◆ Required task:
Copy the records below exactly, line for line, leaving out the pictures.

--- START ---

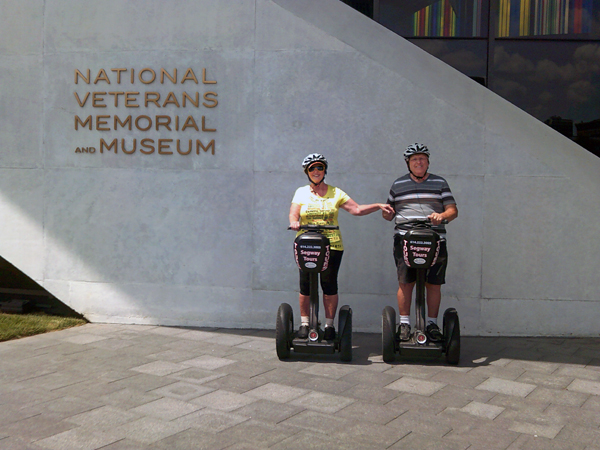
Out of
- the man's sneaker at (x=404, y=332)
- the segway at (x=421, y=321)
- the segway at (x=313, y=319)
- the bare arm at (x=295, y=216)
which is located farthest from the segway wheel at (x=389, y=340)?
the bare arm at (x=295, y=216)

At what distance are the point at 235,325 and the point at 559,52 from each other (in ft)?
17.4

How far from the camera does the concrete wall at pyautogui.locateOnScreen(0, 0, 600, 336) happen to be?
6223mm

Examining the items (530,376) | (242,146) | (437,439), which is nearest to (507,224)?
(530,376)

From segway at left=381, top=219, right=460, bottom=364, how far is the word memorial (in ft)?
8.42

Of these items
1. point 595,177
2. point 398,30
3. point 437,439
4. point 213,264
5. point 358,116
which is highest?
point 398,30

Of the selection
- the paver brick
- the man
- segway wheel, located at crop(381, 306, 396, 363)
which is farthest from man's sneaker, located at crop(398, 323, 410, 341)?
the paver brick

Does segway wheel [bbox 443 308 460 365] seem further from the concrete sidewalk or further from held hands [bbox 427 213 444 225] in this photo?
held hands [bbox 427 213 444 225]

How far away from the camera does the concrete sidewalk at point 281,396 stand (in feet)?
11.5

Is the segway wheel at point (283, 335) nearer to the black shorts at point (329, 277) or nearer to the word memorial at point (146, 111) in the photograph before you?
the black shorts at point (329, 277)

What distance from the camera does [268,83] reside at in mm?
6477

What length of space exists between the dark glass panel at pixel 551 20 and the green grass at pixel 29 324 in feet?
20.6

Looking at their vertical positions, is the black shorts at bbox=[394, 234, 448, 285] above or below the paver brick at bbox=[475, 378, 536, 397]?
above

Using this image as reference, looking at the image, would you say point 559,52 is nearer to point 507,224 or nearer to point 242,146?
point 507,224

--- END ---

◆ Result for this exercise:
Out of
- the man's sneaker at (x=404, y=332)
- the segway at (x=421, y=321)
- the segway at (x=313, y=319)
- the bare arm at (x=295, y=216)
which is located farthest from the segway wheel at (x=389, y=340)?
the bare arm at (x=295, y=216)

At what distance are the point at 235,325 and the point at 559,52 from each other (in ft)?
17.4

How far from the camera does the concrete wall at pyautogui.locateOnScreen(0, 0, 600, 336) happen to be?
6223mm

Examining the items (530,376) | (242,146) | (437,439), which is nearest to (507,224)?
(530,376)

From segway at left=381, top=219, right=460, bottom=364, how far is the word memorial (in ft)?
8.42

Of these items
1. point 595,177
2. point 398,30
3. point 437,439
4. point 213,264
5. point 358,116
which is highest?
point 398,30

Of the selection
- the paver brick
- the man
- segway wheel, located at crop(381, 306, 396, 363)
which is farthest from man's sneaker, located at crop(398, 323, 410, 341)?
the paver brick

Does segway wheel [bbox 443 308 460 365] seem further from the concrete sidewalk or further from held hands [bbox 427 213 444 225] in this photo?
held hands [bbox 427 213 444 225]

How far away from the camera does the concrete sidewalk at point 281,396 stand (in feet)?
11.5

Is the segway wheel at point (283, 335) nearer to the black shorts at point (329, 277) or nearer to the word memorial at point (146, 111) in the photograph before you?
the black shorts at point (329, 277)

What distance from the camera does [268,83] reside at in mm?
6477

What length of space exists between the dark glass panel at pixel 551 20 and the green grass at pixel 29 324 in feet?
20.6

Looking at their vertical positions, is the black shorts at bbox=[394, 234, 448, 285] above or below the paver brick at bbox=[475, 378, 536, 397]?
above

Using this image as reference, looking at the image, would you say point 559,52 is nearer to point 507,224 or nearer to point 242,146?
point 507,224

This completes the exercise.